It was “laziness” that kept Chris Hatley from casting his ballot in 2004, he said, as he smoked a post-vote cigarette Election Day.
“I was very cynical about politics,” Hatley, 26, said outside of his polling place in Fort Hamilton, Brooklyn. But this year he wanted “to be a part of history.”
The same desire inspired many around the city to vote this year, resulting in lines that stretched down city blocks. Young and first-time voters like Hatley said they were inspired by the gripping presidential race that led to a historic election of America’s first black president.

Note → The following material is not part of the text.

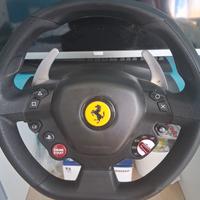 volante thrustmaster Ferrari t80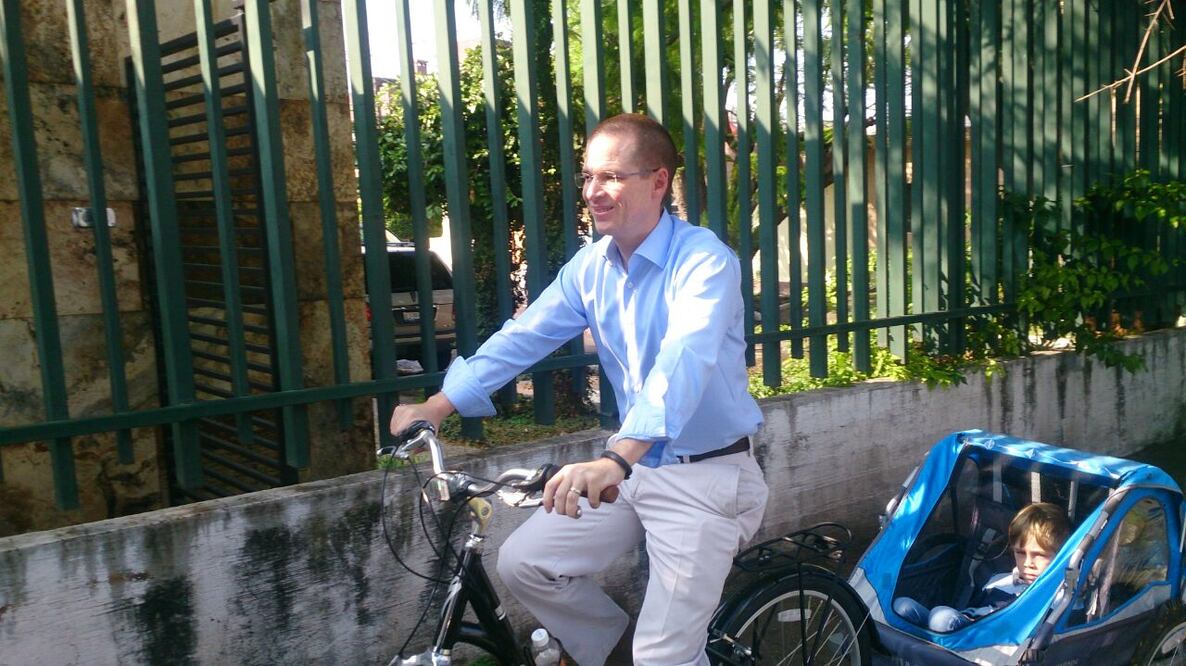 Anaya pide libertad democrática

Turnout was high across the board on Election Day, as expected, but it is unclear how many young and first-time voters came to the polls or what impact they had on the results.
New Registration Soars
The Obama campaign targeted first-time voters, such as young people and minorities, groups that have historically stayed home on Election Day. In New York City, more than715,000 names were added to the city’s voting rolls in the past year, said Frederic Umane, a commissioner of the city’s Board of Elections.

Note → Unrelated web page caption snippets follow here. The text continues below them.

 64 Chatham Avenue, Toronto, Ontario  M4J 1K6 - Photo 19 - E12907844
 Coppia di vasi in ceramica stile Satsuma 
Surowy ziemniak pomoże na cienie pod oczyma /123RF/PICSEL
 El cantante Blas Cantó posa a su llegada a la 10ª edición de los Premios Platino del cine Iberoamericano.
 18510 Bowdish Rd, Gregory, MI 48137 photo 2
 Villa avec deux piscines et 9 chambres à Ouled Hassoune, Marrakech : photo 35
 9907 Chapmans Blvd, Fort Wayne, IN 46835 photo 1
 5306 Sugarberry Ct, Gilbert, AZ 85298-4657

The board received 214,000 new registrations in the first week of October. That figure included people who have recently moved to New York and may have voted in recent elections, or who have re-registered after their registration was canceled.
New voters favored Obama over McCain by 60 percent to 30 percent, according to a MySpace/Wall Street Journal poll taken a month before Election Day. Voters between ages 18 and 29 favored the Democratic candidate by the same margin, according to Gallup.
“I am unhappy with the president we have, and I feel like I can’t complain because I didn’t vote in the last election,” said Lisa Duncan, 29, an accounting student at Kingsborough College. “And this time I figured I’d give it a shot and do my part, and try to prevent this from happening again.”
Past Elections
Youth voter turnout jumped in 2004, as did overall turnout. The youth vote favored Democratic presidential candidate John Kerry, but it still didn’t turn the election in his favor.
The increase in turnout among young voters in 2004 and this Election Day bucks a 30-year trend, according to a report from The Center for Information & Research on Civic Learning & Engagement . Since the ratification of the 26th Amendment in 1971, which lowered the voting age from 21 to 18, turnout among young voters in presidential elections has steadily declined, from a high of 55 percent in 1972, when Richard Nixon won, to a low of 40 percent in 2000, when George W. Bush won.
Bill Clinton’s 1992 presidential campaign, which aggressively targeted the youth vote, proved a exception to this decline.
That year, Clinton appeared on the popular “Arsenio Hall Show” to perform a cover of “Heartbreak Hotel” on his saxophone and told America on MTV’s “Choose or Lose” program that if he had to do it all over again, he would have inhaled a marijuana cigarette.
Even without such schlocky performances, Obama’s appeal to the young seems almost effortless.
Campaign Efforts
Obama’s campaign has also used technology — such as signing up supporters for text message alerts, viral Internet campaigning, and YouTube videos—to mobilize supporters and has staged traditional get-out-the-vote drives in early-voting states.
Obama’s popularity among the young may bode well for the Democratic Party in future elections. A Gallup poll from Oct. 23 found that 40 percent of new voters identified themselves as Democrats, 37 percent as Independents and only 23 percent as Republicans.
“That we’re seeing more new Democrats than new Republicans is meaningful not only for this election, but for elections to come,” said Patrick Egan, an assistant professor of politics at New York University. “Fifty years from now, we may see that this cohort is still voting Democratic.”
Nearly half of all new voters were from racial or ethnic minorities according to the Gallup poll.
“I think that certainly for African-Americans, and to a lesser extent, non-whites, the idea of a black guy being president is really resonant,” Egan said. “It’s really exciting to see.”
Eighteen-year-old Anthony Norris voted for the first time on Election Day with his grandmother, Mae Norris, 71. They are both black.
“When I was in kindergarten, we never thought a black man could become President
of the United States,” Anthony Norris said.
His girlfriend, Elisabeth Morgan, 18 and Latina, said having the chance to vote for Obama inspired her to dream big.
“Maybe,” she said, “I can be president one day.”